### Challenge
Copy out everything from the line containing "Is the seated" down to the line containing "0.86 metres", replacing "white polo shirt" with "white collared shirt" and leaving all else unchanged.

### Recorded information
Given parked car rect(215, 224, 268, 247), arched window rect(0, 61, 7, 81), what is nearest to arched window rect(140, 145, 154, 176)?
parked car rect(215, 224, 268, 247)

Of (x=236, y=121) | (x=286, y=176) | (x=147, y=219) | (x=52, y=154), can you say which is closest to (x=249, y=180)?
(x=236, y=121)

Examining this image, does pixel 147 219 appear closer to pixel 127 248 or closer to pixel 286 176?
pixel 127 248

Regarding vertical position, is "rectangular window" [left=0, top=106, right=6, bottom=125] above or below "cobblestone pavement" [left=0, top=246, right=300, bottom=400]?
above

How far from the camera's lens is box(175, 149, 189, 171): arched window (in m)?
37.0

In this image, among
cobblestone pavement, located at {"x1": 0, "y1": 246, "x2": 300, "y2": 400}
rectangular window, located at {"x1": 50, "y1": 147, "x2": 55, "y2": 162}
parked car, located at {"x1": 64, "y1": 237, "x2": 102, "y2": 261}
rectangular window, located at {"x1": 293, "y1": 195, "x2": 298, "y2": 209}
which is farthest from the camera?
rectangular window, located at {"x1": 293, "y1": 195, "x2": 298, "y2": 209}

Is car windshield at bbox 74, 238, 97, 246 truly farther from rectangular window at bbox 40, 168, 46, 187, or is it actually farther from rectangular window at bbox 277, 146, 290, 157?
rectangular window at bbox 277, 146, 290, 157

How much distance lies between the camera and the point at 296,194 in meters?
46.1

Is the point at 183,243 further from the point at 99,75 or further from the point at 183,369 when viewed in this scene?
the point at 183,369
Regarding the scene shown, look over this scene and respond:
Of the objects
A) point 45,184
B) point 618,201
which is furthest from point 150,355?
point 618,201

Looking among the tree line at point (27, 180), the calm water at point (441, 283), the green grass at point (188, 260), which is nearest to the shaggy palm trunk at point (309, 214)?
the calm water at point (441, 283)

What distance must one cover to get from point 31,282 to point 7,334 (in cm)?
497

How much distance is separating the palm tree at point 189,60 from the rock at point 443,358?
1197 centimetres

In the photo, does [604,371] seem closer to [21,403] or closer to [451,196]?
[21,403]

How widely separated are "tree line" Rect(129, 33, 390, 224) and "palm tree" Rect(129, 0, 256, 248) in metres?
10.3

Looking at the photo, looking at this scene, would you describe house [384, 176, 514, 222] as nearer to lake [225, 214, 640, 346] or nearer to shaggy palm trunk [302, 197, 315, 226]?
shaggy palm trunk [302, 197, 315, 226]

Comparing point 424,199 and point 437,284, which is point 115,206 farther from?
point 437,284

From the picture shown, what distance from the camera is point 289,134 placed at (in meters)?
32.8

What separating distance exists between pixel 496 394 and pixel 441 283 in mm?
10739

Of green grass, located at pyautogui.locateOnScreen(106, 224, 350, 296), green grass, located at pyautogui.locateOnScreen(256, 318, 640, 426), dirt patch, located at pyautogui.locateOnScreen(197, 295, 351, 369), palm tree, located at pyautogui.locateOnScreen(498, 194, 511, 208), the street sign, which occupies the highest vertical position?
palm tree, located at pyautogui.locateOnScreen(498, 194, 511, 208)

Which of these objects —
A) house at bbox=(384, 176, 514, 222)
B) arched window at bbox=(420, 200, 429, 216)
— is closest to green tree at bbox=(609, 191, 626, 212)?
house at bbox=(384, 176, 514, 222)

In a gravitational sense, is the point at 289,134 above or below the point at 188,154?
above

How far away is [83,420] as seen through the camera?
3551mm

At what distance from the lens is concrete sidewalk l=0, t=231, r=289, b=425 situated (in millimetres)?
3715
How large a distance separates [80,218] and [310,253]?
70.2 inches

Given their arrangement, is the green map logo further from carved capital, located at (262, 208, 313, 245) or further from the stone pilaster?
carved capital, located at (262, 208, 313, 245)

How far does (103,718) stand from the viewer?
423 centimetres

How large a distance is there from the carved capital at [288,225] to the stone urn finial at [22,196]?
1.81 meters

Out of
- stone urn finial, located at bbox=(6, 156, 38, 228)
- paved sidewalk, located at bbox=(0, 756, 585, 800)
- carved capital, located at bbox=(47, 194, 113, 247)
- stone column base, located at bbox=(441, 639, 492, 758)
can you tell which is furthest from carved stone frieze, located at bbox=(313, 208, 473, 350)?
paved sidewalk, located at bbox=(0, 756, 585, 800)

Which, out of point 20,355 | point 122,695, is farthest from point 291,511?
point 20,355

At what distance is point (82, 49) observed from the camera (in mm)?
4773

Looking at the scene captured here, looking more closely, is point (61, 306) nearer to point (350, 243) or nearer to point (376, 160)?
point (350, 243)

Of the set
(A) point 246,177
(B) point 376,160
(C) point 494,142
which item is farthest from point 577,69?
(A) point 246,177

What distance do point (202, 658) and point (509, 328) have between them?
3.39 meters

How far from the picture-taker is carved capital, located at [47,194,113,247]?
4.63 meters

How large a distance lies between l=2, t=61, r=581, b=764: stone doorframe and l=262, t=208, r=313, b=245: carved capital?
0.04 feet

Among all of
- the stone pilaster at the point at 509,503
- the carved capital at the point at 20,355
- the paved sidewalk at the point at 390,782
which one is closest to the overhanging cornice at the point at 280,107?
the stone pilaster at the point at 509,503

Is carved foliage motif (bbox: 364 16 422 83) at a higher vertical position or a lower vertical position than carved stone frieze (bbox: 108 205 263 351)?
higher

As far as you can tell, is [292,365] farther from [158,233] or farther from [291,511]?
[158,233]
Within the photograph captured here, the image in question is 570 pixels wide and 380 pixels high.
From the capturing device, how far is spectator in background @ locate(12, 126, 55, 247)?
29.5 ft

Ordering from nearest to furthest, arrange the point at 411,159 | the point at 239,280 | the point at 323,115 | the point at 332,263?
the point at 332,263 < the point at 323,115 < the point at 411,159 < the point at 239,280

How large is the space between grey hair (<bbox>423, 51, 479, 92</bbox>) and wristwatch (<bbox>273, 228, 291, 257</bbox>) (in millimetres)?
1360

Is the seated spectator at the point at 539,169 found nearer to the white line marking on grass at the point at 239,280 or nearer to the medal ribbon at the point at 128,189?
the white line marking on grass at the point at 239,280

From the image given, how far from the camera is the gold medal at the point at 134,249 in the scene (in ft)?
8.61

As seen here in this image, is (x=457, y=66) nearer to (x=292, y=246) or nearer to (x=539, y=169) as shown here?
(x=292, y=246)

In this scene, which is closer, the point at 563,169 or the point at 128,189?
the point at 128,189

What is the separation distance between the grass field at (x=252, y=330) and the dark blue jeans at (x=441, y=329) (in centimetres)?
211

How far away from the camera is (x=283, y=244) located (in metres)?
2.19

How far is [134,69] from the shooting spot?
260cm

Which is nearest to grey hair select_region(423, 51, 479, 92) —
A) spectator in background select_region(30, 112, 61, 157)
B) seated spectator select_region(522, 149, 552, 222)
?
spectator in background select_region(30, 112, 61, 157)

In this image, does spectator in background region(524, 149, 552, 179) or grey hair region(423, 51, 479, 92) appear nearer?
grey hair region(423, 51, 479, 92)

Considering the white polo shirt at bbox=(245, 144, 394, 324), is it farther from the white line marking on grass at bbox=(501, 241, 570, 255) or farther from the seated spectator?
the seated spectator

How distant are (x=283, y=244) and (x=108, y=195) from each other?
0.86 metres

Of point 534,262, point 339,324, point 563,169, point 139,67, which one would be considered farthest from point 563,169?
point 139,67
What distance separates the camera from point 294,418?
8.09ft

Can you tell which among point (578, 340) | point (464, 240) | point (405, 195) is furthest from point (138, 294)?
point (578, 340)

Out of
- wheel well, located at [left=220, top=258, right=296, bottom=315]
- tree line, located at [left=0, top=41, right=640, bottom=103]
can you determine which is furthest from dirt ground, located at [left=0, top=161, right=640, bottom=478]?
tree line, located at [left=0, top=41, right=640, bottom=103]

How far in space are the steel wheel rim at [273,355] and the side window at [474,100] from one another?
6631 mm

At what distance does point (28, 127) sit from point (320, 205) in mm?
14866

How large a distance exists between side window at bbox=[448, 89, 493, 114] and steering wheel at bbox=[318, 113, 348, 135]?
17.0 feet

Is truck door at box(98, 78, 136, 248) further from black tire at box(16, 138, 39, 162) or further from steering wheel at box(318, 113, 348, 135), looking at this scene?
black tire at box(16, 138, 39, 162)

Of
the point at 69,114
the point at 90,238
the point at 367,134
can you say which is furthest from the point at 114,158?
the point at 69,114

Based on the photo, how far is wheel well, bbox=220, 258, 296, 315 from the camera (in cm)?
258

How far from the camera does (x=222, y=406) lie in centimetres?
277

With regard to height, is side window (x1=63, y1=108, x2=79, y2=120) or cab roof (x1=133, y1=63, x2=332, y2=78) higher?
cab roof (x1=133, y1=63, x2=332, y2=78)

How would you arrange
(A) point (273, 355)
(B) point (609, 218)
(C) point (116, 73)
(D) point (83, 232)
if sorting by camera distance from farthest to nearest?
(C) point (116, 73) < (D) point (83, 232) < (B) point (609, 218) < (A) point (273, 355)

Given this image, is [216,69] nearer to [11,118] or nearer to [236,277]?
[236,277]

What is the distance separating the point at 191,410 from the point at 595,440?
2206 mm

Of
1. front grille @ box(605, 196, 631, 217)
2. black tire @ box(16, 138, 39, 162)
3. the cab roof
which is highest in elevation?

### Full response
Is the seated spectator at the point at 539,169 found nearer to the white line marking on grass at the point at 239,280 or nearer to the medal ribbon at the point at 128,189?
the white line marking on grass at the point at 239,280

From the image given, how far from the camera is the gold medal at the point at 134,249 in the scene (in ft)?
8.61

As seen here in this image, is (x=457, y=66) nearer to (x=292, y=246) or nearer to (x=539, y=169) as shown here?
(x=292, y=246)

In this scene, which is closer, the point at 563,169 or the point at 128,189?
the point at 128,189

What is the separation distance between the grass field at (x=252, y=330) and the dark blue jeans at (x=441, y=329) (in centimetres)?
211

How far away from the camera is (x=283, y=244) located (in metres)?
2.19

How far is [134,69] from the shooting spot?
260cm

Which is nearest to grey hair select_region(423, 51, 479, 92) —
A) spectator in background select_region(30, 112, 61, 157)
B) seated spectator select_region(522, 149, 552, 222)
?
spectator in background select_region(30, 112, 61, 157)

In this image, does spectator in background region(524, 149, 552, 179) or grey hair region(423, 51, 479, 92) appear nearer?
grey hair region(423, 51, 479, 92)

Considering the white collared shirt at bbox=(245, 144, 394, 324), is it farther from the white line marking on grass at bbox=(501, 241, 570, 255) or farther from the seated spectator?
the seated spectator

How distant are (x=283, y=244) and (x=108, y=195) from each other?
0.86 metres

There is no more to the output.